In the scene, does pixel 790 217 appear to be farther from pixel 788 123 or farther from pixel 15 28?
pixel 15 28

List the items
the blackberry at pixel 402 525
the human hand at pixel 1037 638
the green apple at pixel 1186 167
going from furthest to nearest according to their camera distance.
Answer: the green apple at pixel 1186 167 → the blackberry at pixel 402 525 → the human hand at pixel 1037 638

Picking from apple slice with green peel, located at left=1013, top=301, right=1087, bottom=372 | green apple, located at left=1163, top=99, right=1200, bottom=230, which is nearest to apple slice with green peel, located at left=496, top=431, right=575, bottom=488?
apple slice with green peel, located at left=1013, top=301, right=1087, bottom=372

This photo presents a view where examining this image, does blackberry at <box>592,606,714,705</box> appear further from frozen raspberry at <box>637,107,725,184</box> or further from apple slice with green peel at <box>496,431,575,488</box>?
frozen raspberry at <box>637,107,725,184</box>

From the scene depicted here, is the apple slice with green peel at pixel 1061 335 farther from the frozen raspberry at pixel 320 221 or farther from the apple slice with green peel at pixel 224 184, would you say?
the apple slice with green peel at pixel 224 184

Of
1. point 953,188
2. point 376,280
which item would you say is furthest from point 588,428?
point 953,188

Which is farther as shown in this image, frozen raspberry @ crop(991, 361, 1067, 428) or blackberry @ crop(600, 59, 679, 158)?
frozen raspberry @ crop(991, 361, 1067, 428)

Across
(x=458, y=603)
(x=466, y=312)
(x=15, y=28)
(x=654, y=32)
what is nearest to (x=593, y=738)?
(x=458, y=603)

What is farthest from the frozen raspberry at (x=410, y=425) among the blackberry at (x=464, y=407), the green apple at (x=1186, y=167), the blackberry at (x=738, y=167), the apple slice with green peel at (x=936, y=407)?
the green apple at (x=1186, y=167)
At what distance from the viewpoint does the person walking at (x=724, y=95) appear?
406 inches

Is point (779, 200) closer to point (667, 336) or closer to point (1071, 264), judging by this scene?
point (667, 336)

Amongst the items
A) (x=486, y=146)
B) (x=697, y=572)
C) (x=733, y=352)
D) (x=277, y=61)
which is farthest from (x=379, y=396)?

•••

## GOAL
Pull out each line in the records above that contains the word "left", and copy every such line in full.

## ANSWER FOR THIS EXERCISE
Picking from apple slice with green peel, located at left=1013, top=301, right=1087, bottom=372 | green apple, located at left=1163, top=99, right=1200, bottom=230, which is nearest to apple slice with green peel, located at left=496, top=431, right=575, bottom=488?
apple slice with green peel, located at left=1013, top=301, right=1087, bottom=372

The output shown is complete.